For all the avant-garde weirdness of the style used by “Turn-On”, the grammar of a standard TV show is clear to see, despite its being deployed in a different way. The use of animation throughout “Turn-On” reminded me of “Sesame Street”, which used similar stylistic motifs, and more specifically the grammar of TV advertisements, as an educational tool when it launched in November 1969. The nearest I think there has been since to the fast pace of “Turn-On” was the BBC’s “The Fast Show” from 1994, advertised as guaranteeing up to thirty sketches an episode, while also answered the aversion to punchlines in “Monty Python’s Flying Circus” by only using punchlines.

I think “Turn-On” could work now – its choppy editing style and bare sets is very easy to copy, and a modern-day analogue to its edgy counter-culture humour can be easily found, although I would put it on television later in the evening than 8.30pm.

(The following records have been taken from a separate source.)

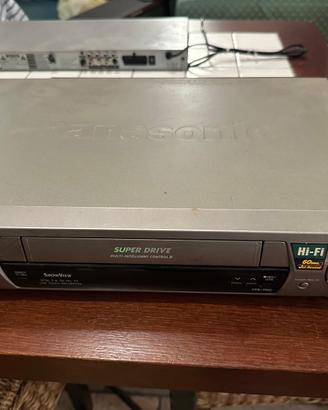 Videoregistratore Panasonic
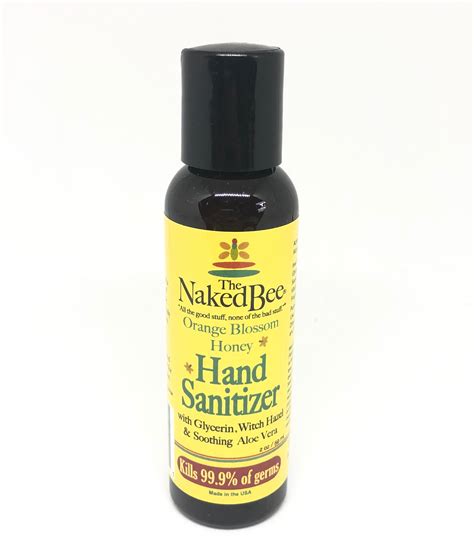 The Naked Bee Hand Sanitizer Naked Bee Liquid Soaps Online Trinity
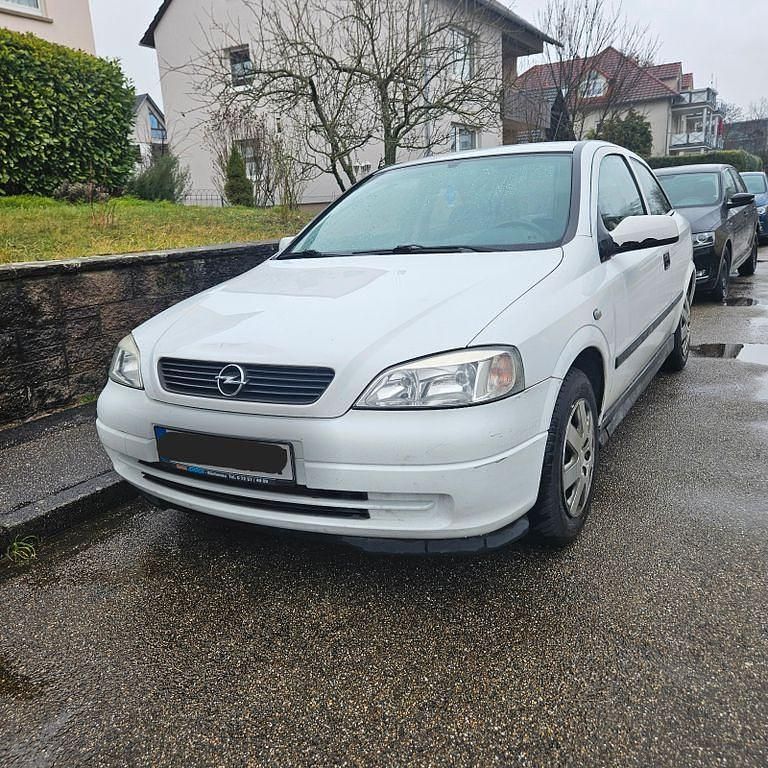 Gebraucht Opel Astra 84 PS (61 kW) 2002 Limousine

While the six-second limit to videos on the late social media service Vine (2013-17) encouraged a style like the blackout sketches on “Turn-On”, you could argue that “asdfmovie”, the YouTube-based animated show made by Thomas “TomSka” Ridgewell, is the nearest in spirit and style, but with its two-to-three-minute running time making it easier to take.

Unfortunately for “Turn-On”, the gag I found funniest was provided by its sponsor, the pharmaceutical company Bristol-Meyers, reminding its discombobulated viewers that you can buy Bufferin, their brand of aspirin.